Mixed Membership Models (MMMs) are a popular family of latent structure models for complex multivariate data. Instead of forcing each subject to belong to a single cluster, MMMs incorporate a vector of subject-specific weights characterizing partial membership across clusters. With this flexibility come challenges in uniquely identifying, estimating, and interpreting the parameters. In this article, we propose a new class of Dimension-Grouped MMMs (Gro-M$^3$s) for multivariate categorical data, which improve parsimony and interpretability. In Gro-M$^3$s, observed variables are partitioned into groups such that the latent membership is constant for variables within a group but can differ across groups. Traditional latent class models are obtained when all variables are in one group, while traditional MMMs are obtained when each variable is in its own group. The new model corresponds to a novel decomposition of probability tensors. Theoretically, we derive transparent identifiability conditions for both the unknown grouping structure and model parameters in general settings. Methodologically, we propose a Bayesian approach for Dirichlet Gro-M$^3$s to inferring the variable grouping structure and estimating model parameters. Simulation results demonstrate good computational performance and empirically confirm the identifiability results.

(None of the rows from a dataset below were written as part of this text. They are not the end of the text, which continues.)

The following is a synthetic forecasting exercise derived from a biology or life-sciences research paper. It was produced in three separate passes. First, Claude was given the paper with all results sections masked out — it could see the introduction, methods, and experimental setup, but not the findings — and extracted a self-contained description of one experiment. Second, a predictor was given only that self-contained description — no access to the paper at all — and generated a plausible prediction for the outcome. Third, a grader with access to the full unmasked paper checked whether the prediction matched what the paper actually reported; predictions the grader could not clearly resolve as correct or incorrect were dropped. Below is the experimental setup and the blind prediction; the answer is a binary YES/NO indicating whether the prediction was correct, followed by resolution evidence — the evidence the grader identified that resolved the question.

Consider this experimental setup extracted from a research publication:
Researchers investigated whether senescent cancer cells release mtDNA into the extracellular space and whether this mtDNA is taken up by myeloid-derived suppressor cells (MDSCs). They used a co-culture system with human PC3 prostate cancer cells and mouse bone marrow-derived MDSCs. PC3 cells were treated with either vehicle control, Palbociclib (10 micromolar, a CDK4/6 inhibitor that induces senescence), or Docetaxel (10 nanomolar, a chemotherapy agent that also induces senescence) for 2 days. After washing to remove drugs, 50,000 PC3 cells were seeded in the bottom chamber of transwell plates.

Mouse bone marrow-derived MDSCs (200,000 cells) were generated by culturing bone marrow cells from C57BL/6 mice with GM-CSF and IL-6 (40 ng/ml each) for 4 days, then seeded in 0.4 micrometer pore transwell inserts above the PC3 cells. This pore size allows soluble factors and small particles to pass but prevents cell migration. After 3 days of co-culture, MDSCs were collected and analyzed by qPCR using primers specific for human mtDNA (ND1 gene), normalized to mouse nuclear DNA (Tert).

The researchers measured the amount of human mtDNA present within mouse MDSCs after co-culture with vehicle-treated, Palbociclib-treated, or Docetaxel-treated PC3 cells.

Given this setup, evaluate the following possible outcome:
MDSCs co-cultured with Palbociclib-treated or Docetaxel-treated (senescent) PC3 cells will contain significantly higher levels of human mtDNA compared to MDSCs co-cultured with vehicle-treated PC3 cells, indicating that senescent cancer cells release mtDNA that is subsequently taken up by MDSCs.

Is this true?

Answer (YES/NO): YES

We illustrate the new methodology through applications to a functional disability survey dataset and a personality test dataset.

翻译：混合隶属模型（MMMs）是处理复杂多元数据的一类流行隐结构模型。MMMs并非强制每个个体归属于单个聚类，而是引入个体特定的权重向量，用以刻画跨聚类的部分隶属关系。这种灵活性带来了参数唯一识别、估计与解释的挑战。本文针对多元分类数据，提出一类新的维度分组混合隶属模型（Gro-M$^3$s），旨在提升模型简洁性与可解释性。在Gro-M$^3$s中，观测变量被划分为若干组，使得组内变量的隐隶属关系保持恒定，而组间则可不同。当所有变量归为同一组时，可得到传统潜在类别模型；当每个变量自成一组时，则退化为传统MMMs。该新模型对应概率张量的一种新颖分解。理论上，我们在一般设定下推导出未知分组结构与模型参数的透明可识别条件。方法上，我们针对狄利克雷Gro-M$^3$s提出贝叶斯方法，用于推断变量分组结构并估计模型参数。模拟结果展示了良好的计算性能，并在经验上证实了可识别性结论。我们通过功能性残疾调查数据集和人格测试数据集的实证应用，展示了新方法的应用价值。